RECORDS PROVIDED —
--------

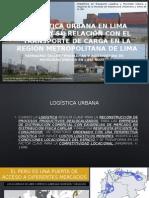 Logística Urbana en Lima Norte
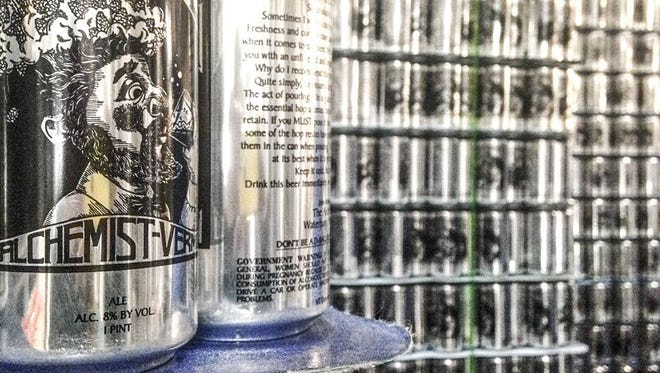 #5 - Heady Topper Ale (The Alchemist)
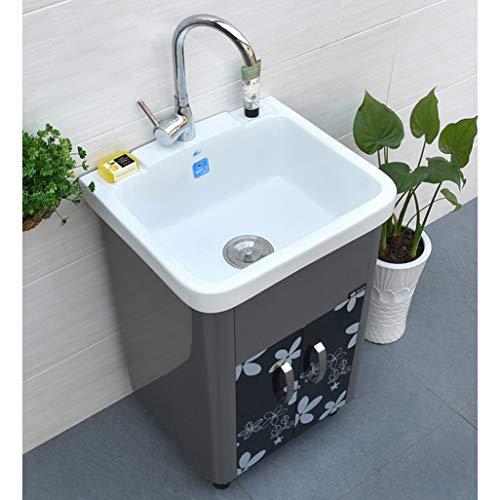 LCF Moderne volledig stalen hoek handwaskast Utility Bad Vanity Sink Combo witte kast moderne staander kast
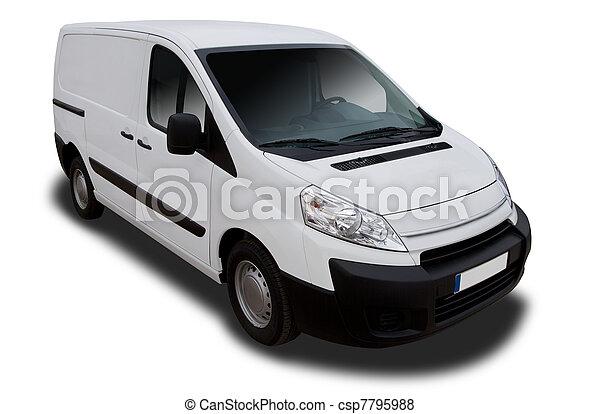 Delivery Van - csp7795988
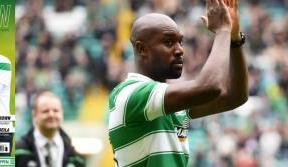 Carlton Cole's goal for the Hoops
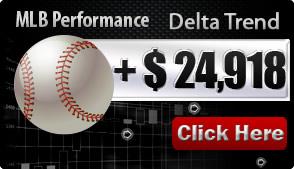 performance mlb delta
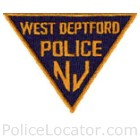 West Deptford Township Police Department Patch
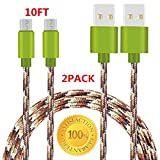 Sogola Micro USB Cable, Nylon Braid High Speed 2.0 USB to Micro USB Charging Cables Android Fast Charger Cord for Samsung Galaxy S7 Edge/S6/S5/S4,Note 5/4,HTC,LG,Tablet - (2 Pack 10ft Green)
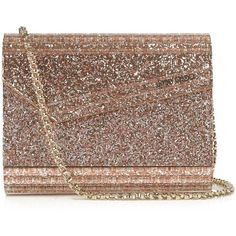 Jimmy Choo Candy small clutch ($750) ❤ liked on Polyvore featuring bags, handbags, clutches, brown purse, sparkly purses, brown leather handbags, glitter handbag and genuine leather handbags
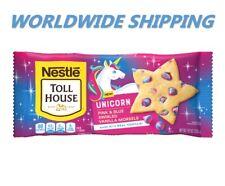 Nestle Toll House Unicorn Pink & Blue Swirled Vanilla Morsels 10 Oz WORLD SHIP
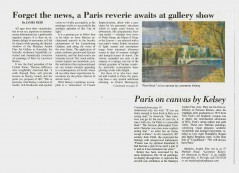 Madelyn Jordon Fine Art Exhibit Review in the Scarsdale Inquirer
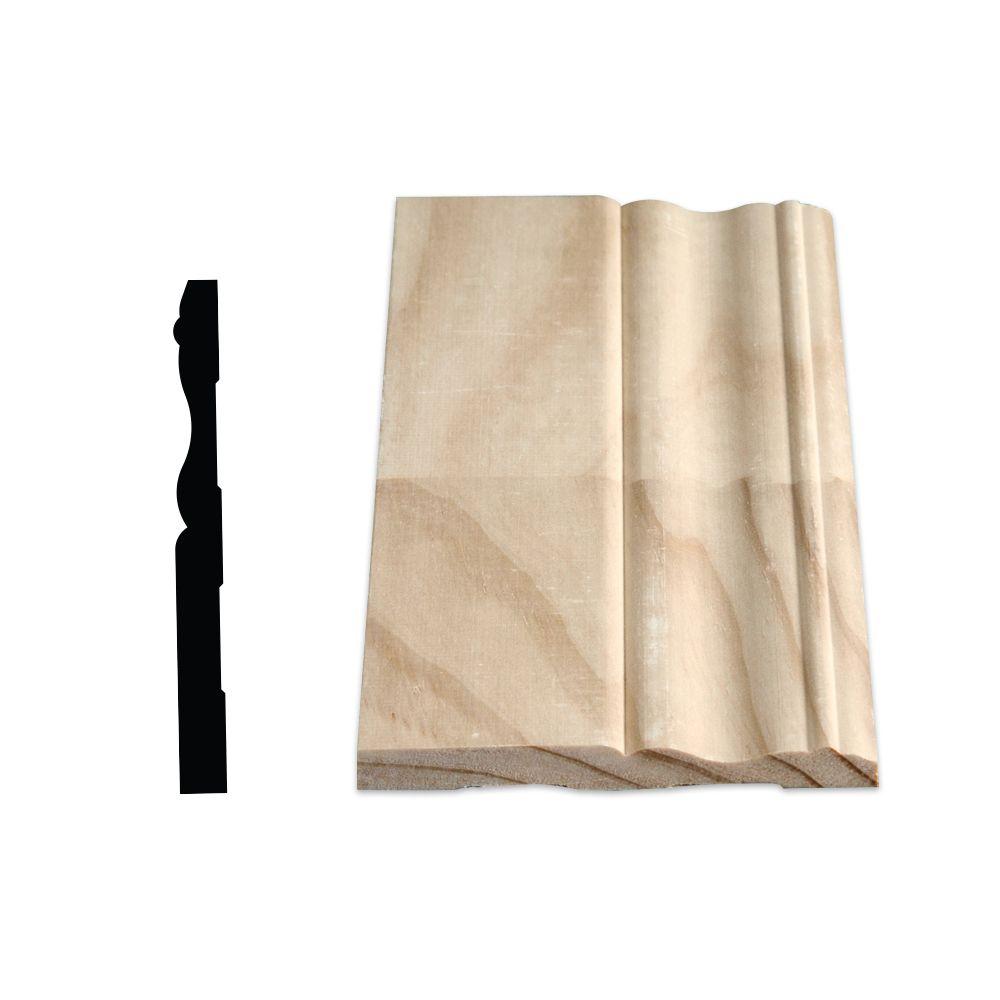 Plinthe coloniale jointée, pin 7/16 X 4 1/8 (Prix par pied)
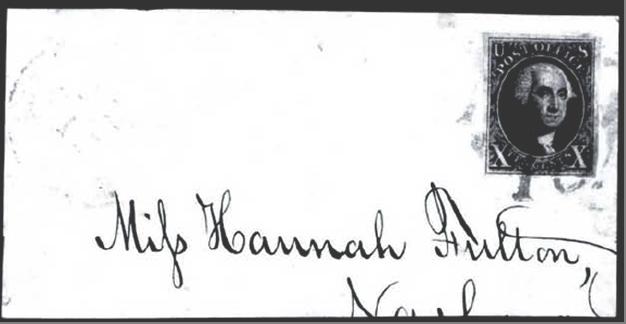 ID 2737, Image ID 1796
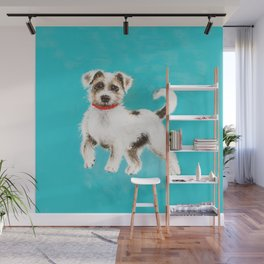 Puppy Love Wall Mural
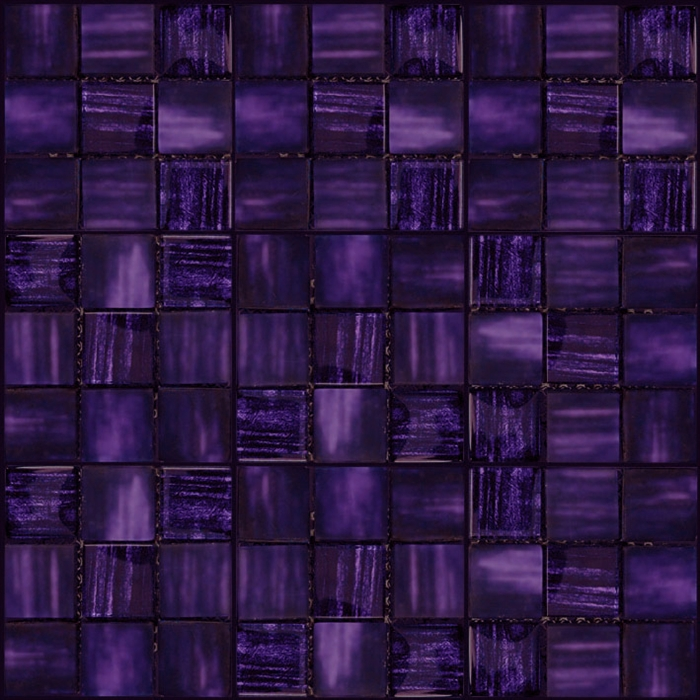 Arte 1x1 Purple Deco Mix Of Gloss And Frosted Gl Tile Mosaic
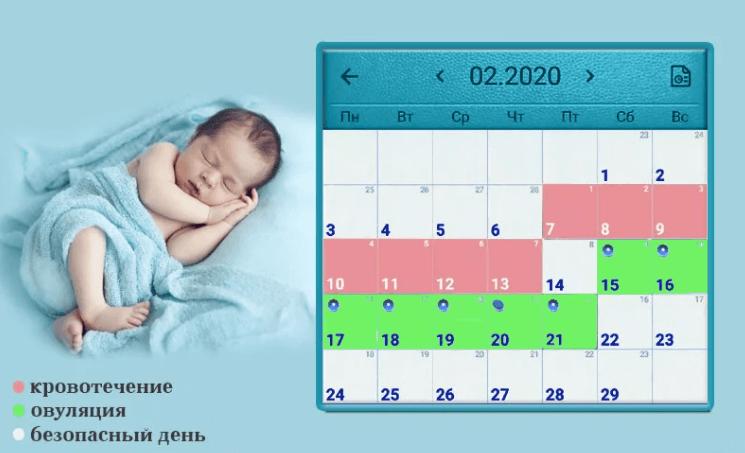 Что такое и как пользоваться календарем зачатия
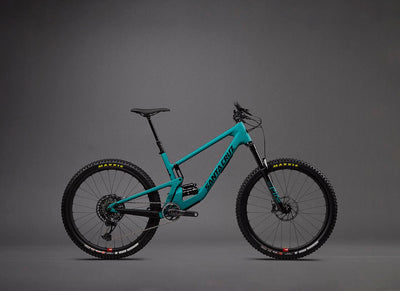 Our experience of the Santa Cruz 5010 and a look at the new V4 2021 edition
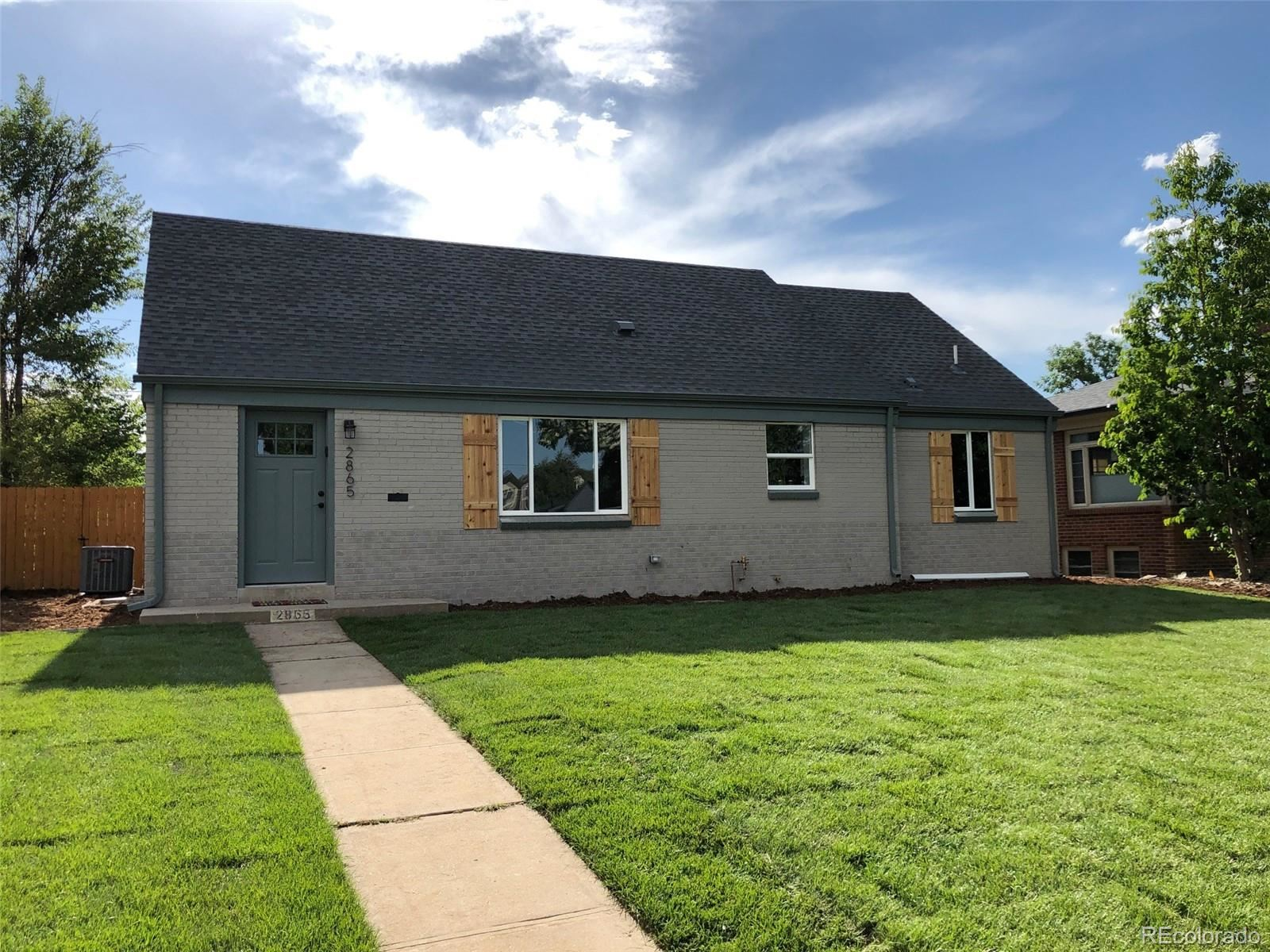 2865 Elm Street, Denver, CO 80207 - #: 8669929
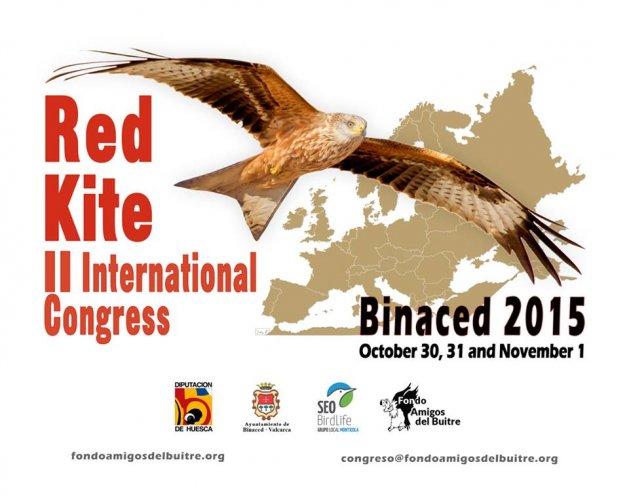 II CONGRESO INTERNACIONAL RED KITE MILANO REAL EN BINACED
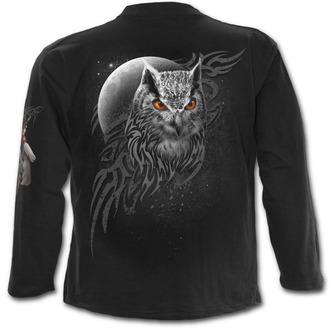 tričko pánske s dlhým rukávom SPIRAL - WINGS OF WISDOM - Black - E022M301
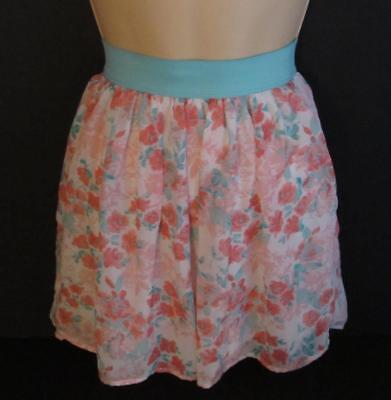 PINKY Creme - Melon and Aqua Floral Print Pleated Skirt Girls Size 12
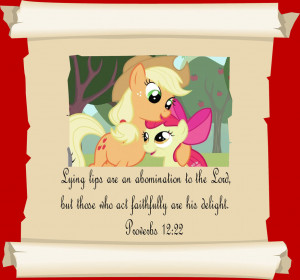 MLP Christian quotes. Applejack by GennadyKalugina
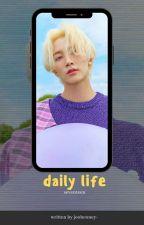 [h] daily life of seventeen by ching-a-lang-lang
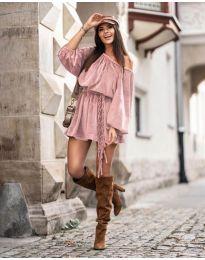 Šaty - kód 324 - pudrová
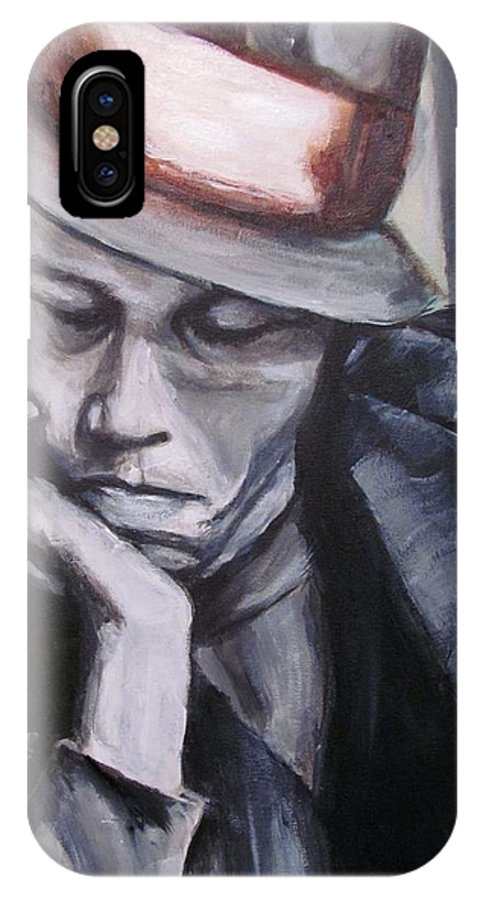 Celebrity Portraits IPhone X Case featuring the painting Tom Waits One by Eric Dee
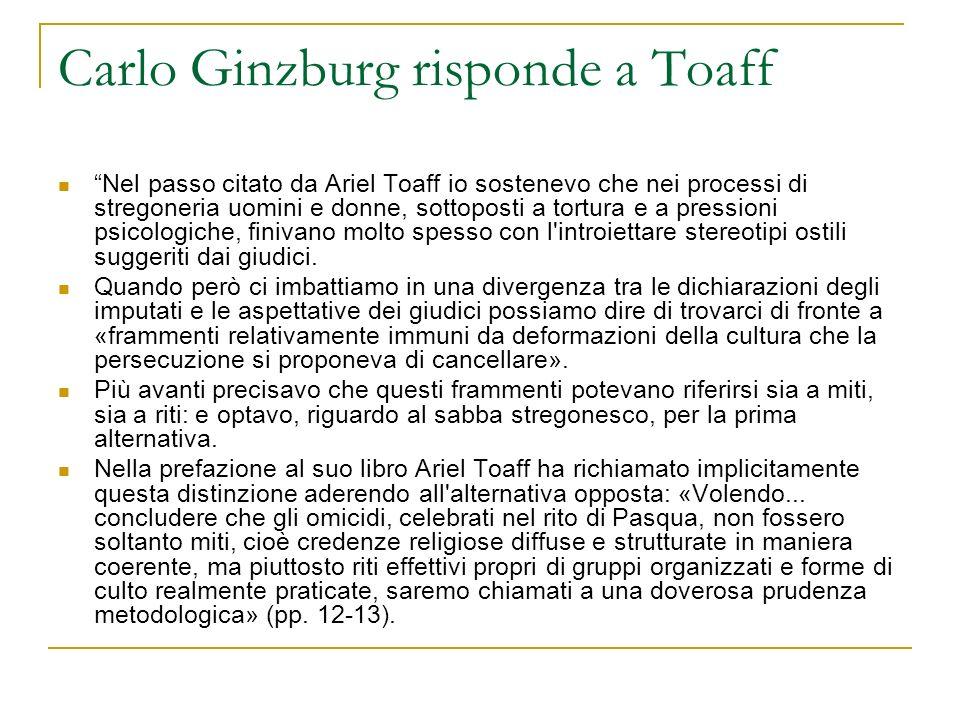 Carlo Ginzburg risponde a Toaff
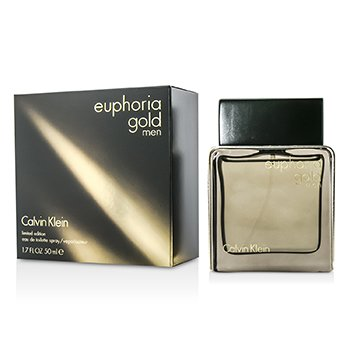 Calvin Klein Euphoria Gold Men Eau De Toilette Spray (Edición Limitada)  50ml/1.7oz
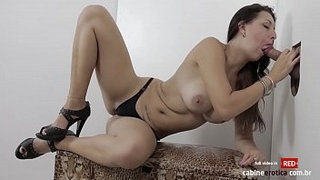 Slut-girl-sucks-and-fucks-at-gloryhole-until-she-takes-cumshot-in-mouth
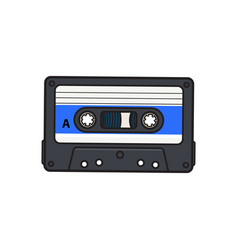 Old fashioned audio cassette tape from 90s vector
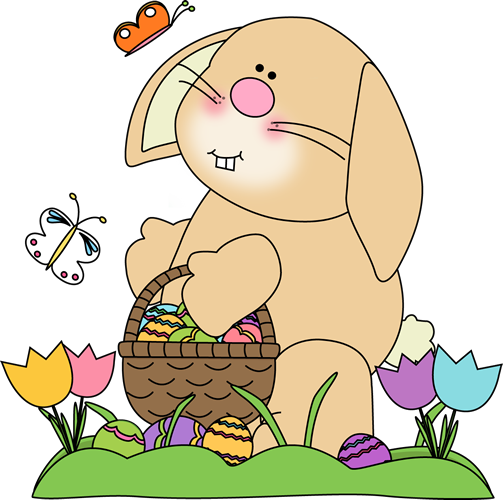 Easter Bunny Clip Art - Easter Bunny Images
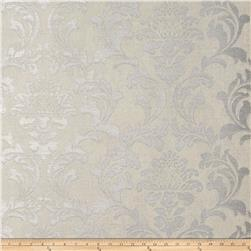 Fabricut 50150w Lowndes Wallpaper Stucco 01 (Double Roll)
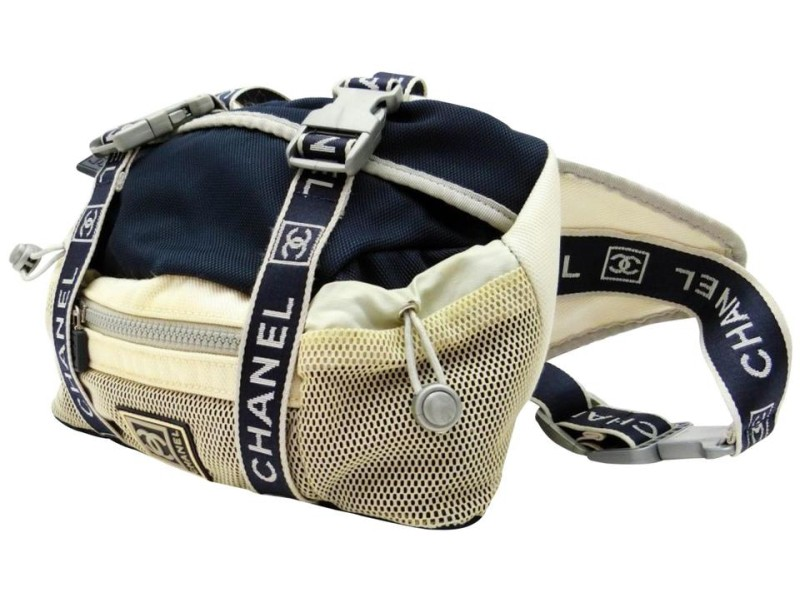Chanel CC Sports Bum Bag Fanny Pack Waist Pouch Sports 239579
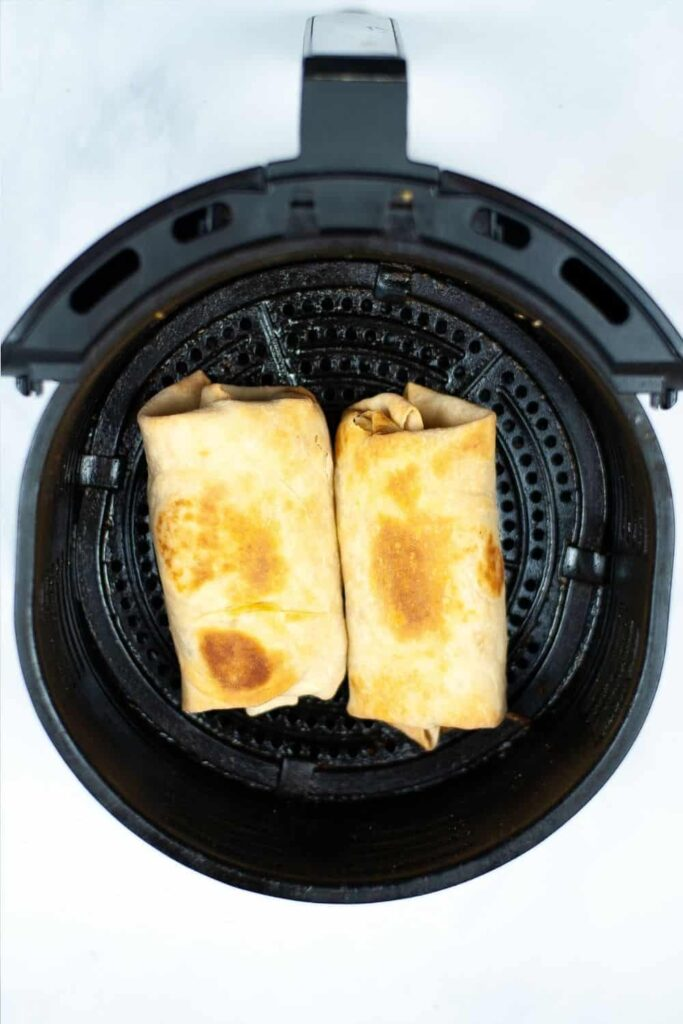 Cooked burrito in the air fryer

--------

YOUR TASK — Print the line above containing "performance mlb delta", the line containing "Our experience of", and everything between them, exactly as written. Pictures stay out.

YOUR SOLUTION —
 performance mlb delta
 West Deptford Township Police Department Patch
 Sogola Micro USB Cable, Nylon Braid High Speed 2.0 USB to Micro USB Charging Cables Android Fast Charger Cord for Samsung Galaxy S7 Edge/S6/S5/S4,Note 5/4,HTC,LG,Tablet - (2 Pack 10ft Green)
 Jimmy Choo Candy small clutch ($750) ❤ liked on Polyvore featuring bags, handbags, clutches, brown purse, sparkly purses, brown leather handbags, glitter handbag and genuine leather handbags
 Nestle Toll House Unicorn Pink & Blue Swirled Vanilla Morsels 10 Oz WORLD SHIP
 Madelyn Jordon Fine Art Exhibit Review in the Scarsdale Inquirer
 Plinthe coloniale jointée, pin 7/16 X 4 1/8 (Prix par pied)
 ID 2737, Image ID 1796
 Puppy Love Wall Mural
 Arte 1x1 Purple Deco Mix Of Gloss And Frosted Gl Tile Mosaic
 Что такое и как пользоваться календарем зачатия
 Our experience of the Santa Cruz 5010 and a look at the new V4 2021 edition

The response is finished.